"Bite your tongue, and keep your letters," I said sharply.
Turning to Eivé and looking at the addresses of hers, none of which bore the name of any one who could be suspected of the remotest connection with a political plot—
"Give me which of these you please," I said, taking from her hand that which she selected and marking it. "Now erase the writing yourself and give me the paper."
This incident gave Eunané leisure to recover her temper. She stood for a few moments ashamed perhaps, but, as usual, resolute to abide by the consequences of a fault. When she found that my last word was spoken, her mood changed at once.
"I did not quite like to give you Velna's letters. They are foolish, like mine; and besides——But I never supposed you would let me refuse. What you won't make me do, I must do of my own accord."
Womanly reasoning, most unlike "woman's reasons!" She brought, with unaffected alacrity, a collection of tafroo-slips whose addresses bore out her account of their character. Taking the last from the bundle, I bade her erase its contents.

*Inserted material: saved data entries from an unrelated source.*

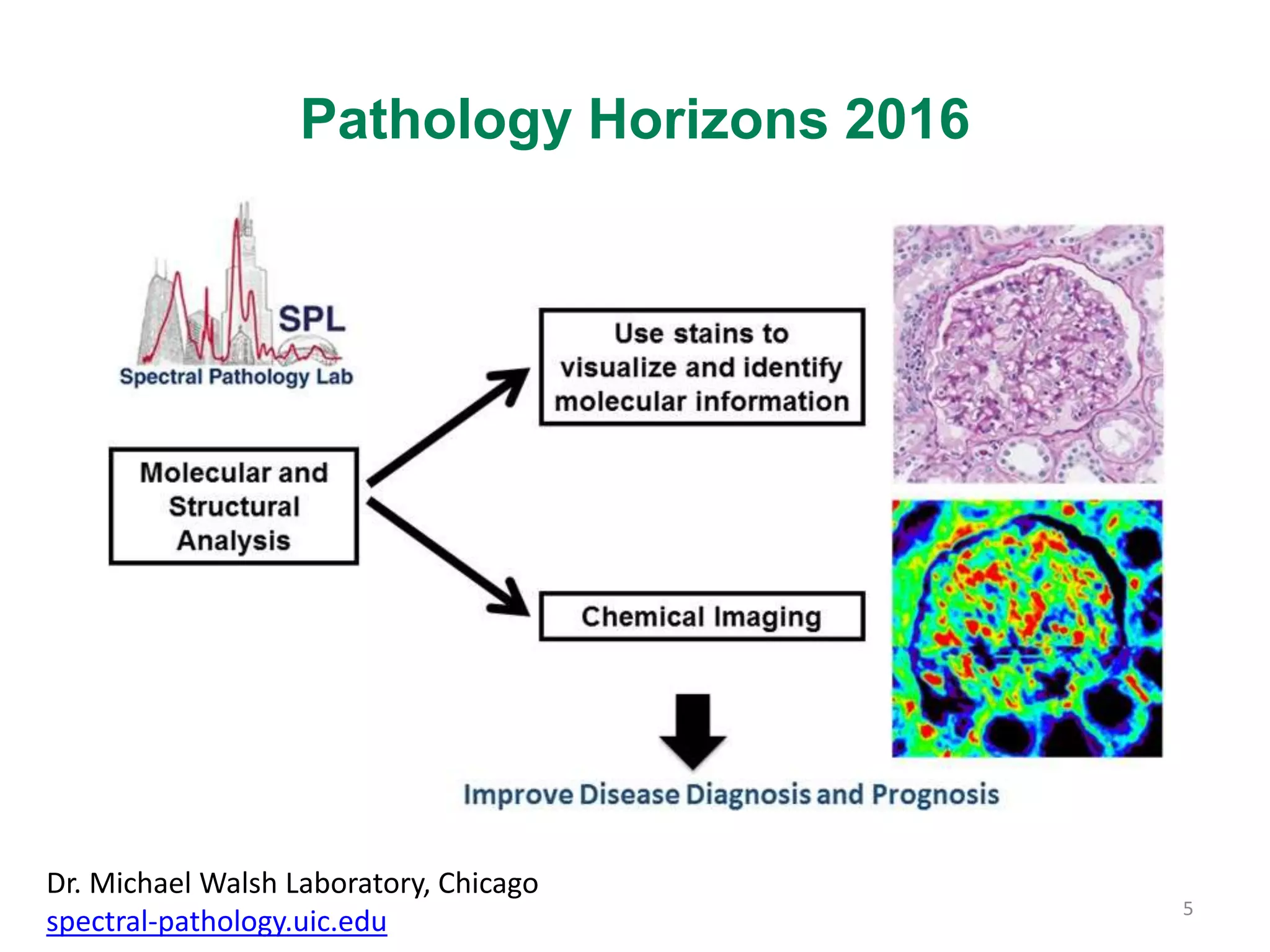 Pathology Horizons 2016

SPL
Spectral Pathology Lab

Molecular and Structural Analysis

Use stains to visualize and identify molecular information

Chemical Imaging

Improve Disease Diagnosis and Prognosis

Dr. Michael Walsh Laboratory, Chicago
spectral-pathology.uic.edu

5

"No," she said, "that is the one I least liked to show. If you will not read it, please follow my hand as I read, and see for yourself how far I have misused your trust."
"I never doubted your good faith, Eunané"—But she had begun to read, pointing with her finger as she went on. At one sentence hand and voice wavered a little without apparent reason. "I shall," wrote her school-friend, some half year her junior, "make my appearance at the next inspection. I wish the Camptâ had left you here till now; we might perhaps have contrived to pass into the same household."

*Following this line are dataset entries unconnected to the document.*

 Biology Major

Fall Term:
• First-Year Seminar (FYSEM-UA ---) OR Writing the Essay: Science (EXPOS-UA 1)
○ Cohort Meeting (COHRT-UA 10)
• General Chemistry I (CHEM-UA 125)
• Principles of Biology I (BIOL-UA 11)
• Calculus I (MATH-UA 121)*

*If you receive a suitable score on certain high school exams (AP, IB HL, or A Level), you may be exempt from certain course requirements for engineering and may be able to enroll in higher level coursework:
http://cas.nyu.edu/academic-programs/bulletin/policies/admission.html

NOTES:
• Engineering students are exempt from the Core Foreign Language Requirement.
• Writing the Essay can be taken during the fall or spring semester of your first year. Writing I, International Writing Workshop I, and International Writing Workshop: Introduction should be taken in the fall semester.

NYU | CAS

"A very innocent wish, and very natural," I said, in answer to the look, half inquiring, half shy, with which Eunané watched the effect of her words. I could not now use the precaution in her case, which it had somehow seemed natural to adopt with Eivé, of marking the paper returned for erasure. On her part, Eunané thrust into my hand the whole bundle as they were, and I was forced myself to erase, by an electro-chemical process which leaves no trace of writing, the words of that selected. The absence of any mark on the second paper served sufficiently to distinguish the two when, of course without stating from whom I received them, I placed, them in Davilo's hands.
When we were ready to leave the peristyle for the carriage, I observed that Eunané alone was still unveiled, while the others wore their cloaks of down and the thick veils, without which no lady may present herself to the public eye.